Russian Alsos - Uranium

Uranium

In the early stages, the Soviet atomic bomb project was in critical need of uranium. In May 1945, the sole atomic laboratory, Laboratory No. 2, only had seven tons of uranium oxide available. The critical nature of their stock can be realized when compared to the amounts needed for their first uranium reactor F-1 and their first plutonium production reactor “A” in the Urals. The first load of F-1 required 46 tons. The first load of reactor “A” required 150 tons.

The Soviet search teams deployed to Germany, Austria, and Czechoslovakia were aware of the Soviet needs for uranium. However, General Leslie Groves, commander of the U.S. Manhattan Project was also aware of the needs of his effort and that of the Soviet atomic bomb project for uranium. Hence, General Groves, especially to deny uranium to the Soviets, arranged for the removal of 1,200 tons of uranium ore from a salt mine near Stassfurt, an area due to fall within the Soviet occupation zone. This stash turned out to be the bulk of the German stock of uranium ore.

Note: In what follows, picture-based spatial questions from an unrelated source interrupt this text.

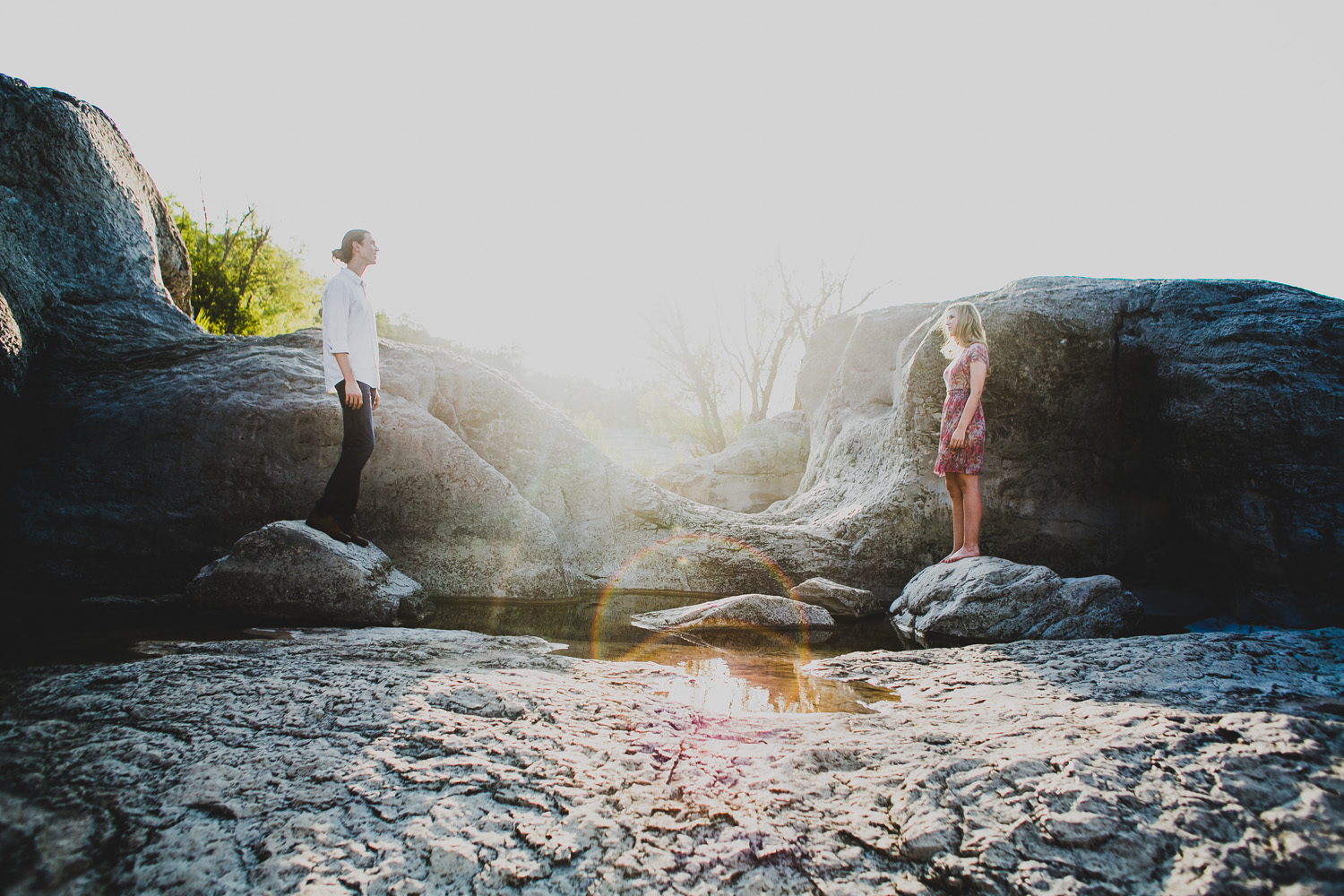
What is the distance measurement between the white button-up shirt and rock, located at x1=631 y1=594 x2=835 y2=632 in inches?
107

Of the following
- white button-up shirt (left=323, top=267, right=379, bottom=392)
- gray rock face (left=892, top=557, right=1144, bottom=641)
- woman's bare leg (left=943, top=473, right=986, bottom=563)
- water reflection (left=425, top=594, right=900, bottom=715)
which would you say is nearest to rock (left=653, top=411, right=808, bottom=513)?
woman's bare leg (left=943, top=473, right=986, bottom=563)

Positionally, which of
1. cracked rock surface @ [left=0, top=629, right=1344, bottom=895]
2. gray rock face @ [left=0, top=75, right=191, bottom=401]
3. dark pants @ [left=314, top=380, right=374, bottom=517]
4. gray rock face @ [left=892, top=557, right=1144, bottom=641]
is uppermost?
gray rock face @ [left=0, top=75, right=191, bottom=401]

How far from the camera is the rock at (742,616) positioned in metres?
4.25

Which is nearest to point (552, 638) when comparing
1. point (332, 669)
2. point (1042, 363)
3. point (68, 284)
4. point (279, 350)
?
point (332, 669)

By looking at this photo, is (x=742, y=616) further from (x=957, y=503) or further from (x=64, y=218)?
(x=64, y=218)

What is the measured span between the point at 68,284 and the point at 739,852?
26.3ft

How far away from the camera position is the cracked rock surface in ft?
3.76

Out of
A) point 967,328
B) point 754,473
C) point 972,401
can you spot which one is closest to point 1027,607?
point 972,401

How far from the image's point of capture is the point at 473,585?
17.1 ft

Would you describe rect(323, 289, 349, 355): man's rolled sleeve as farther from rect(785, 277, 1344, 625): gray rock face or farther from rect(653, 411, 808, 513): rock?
rect(653, 411, 808, 513): rock

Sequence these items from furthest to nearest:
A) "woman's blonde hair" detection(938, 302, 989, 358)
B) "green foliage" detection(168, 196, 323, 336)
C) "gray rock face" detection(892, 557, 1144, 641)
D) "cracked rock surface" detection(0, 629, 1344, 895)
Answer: "green foliage" detection(168, 196, 323, 336) < "woman's blonde hair" detection(938, 302, 989, 358) < "gray rock face" detection(892, 557, 1144, 641) < "cracked rock surface" detection(0, 629, 1344, 895)

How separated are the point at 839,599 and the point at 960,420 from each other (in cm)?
179

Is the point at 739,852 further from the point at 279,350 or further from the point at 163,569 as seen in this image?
the point at 279,350

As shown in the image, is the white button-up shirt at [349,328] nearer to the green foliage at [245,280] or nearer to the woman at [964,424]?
the woman at [964,424]
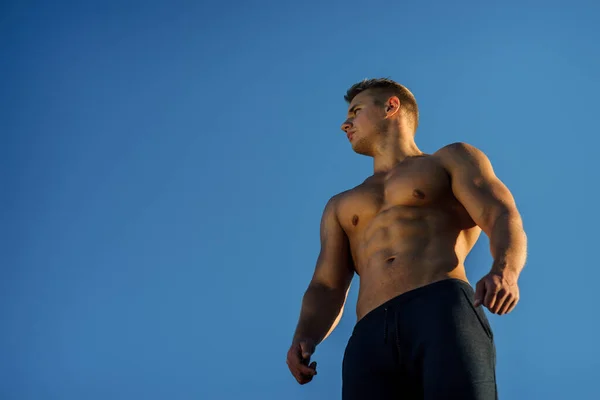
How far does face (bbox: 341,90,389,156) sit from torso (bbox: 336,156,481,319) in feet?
1.44

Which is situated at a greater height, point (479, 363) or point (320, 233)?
point (320, 233)

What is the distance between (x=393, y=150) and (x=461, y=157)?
0.83 meters

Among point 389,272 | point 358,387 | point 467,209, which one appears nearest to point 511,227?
point 467,209

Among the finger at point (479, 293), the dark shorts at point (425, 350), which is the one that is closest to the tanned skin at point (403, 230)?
the finger at point (479, 293)

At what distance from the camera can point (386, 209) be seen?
5.63 m

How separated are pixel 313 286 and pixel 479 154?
1.53m

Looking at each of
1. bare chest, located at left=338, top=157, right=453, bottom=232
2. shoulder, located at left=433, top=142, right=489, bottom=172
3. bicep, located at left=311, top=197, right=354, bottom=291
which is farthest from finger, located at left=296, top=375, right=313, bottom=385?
shoulder, located at left=433, top=142, right=489, bottom=172

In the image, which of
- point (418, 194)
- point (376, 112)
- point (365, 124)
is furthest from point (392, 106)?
point (418, 194)

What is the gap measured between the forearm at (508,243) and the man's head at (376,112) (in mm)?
1657

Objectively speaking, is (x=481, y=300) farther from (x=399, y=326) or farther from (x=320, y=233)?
(x=320, y=233)

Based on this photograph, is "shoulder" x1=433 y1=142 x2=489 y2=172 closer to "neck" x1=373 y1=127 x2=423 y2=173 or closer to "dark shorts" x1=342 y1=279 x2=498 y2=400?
"neck" x1=373 y1=127 x2=423 y2=173

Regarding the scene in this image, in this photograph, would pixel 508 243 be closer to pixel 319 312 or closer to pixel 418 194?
pixel 418 194

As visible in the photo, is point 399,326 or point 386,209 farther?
point 386,209

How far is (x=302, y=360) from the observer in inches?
206
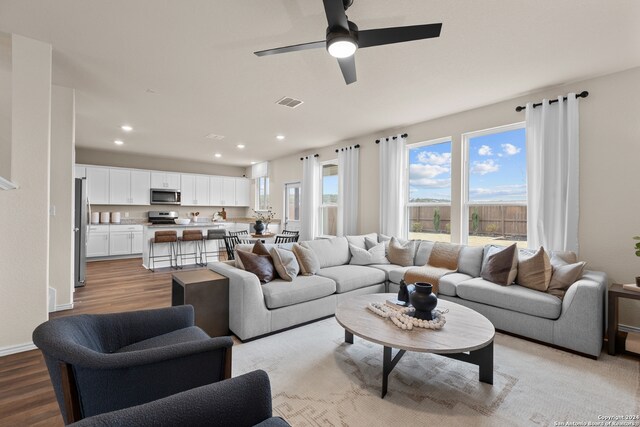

As soon as the Soviet troops occupied Vienna, a search team was sent to Austria. Vladimir Shevchenko, director of Scientific Research Institute No. 9 (NII-9), and atomic scientist Igor’ Nikolaevich Golovin from Laboratory No. 2 stayed in Vienna from 13 April to 10 May 1945. In Vienna, they interviewed scientists from the Radium Institute of the Academy of Sciences and from the Second Physical Institute of the University of Vienna. Information collected provided an overview of German organizations involved in the uranium project, including companies potentially engaged in metallic uranium production. In an Auergesellschaft building there, they retrieved 340 kilograms of metallic uranium, a precursor to what would be found in Germany, as indeed Auergesellschaft was a main producer.

The Auergesellschaft facility in Oranienburg had nearly 100 metric tons of fairly pure uranium oxide, which a search team found. The Americans had bombed the facility near the end of the war to deny the works to the Soviets. The Soviet Union took this uranium as reparations, which amounted to between 25% and 40% of the uranium taken from Germany and Czechoslovakia at the end of the war. Khariton said the uranium found there saved the Soviet Union a year on its atomic bomb project.

Khariton and Kikoin, not knowing about the find in Oranienburg, started an intensive search of their own. From inspecting a plant in the Grunau district, they learned that the company Rohes had shipped several hundred tons of uranium, but they could not then determine the final destination. While in Potsdam, they determined the name of the head of the Belgian office of Rohes. The services of SMERSh military counterintelligence were used to find and arrest the man and bring him to the two physicists. Under questioning by SMERSh, the man revealed that the uranium was in Neustadt. Unfortunately, there were about 20 towns in Germany with that name, 10 of them were in the Soviet zone of occupation. In Neustadt-Glewe, they found more than 100 tons of uranium oxide. Another major find for the Soviet atomic bomb project.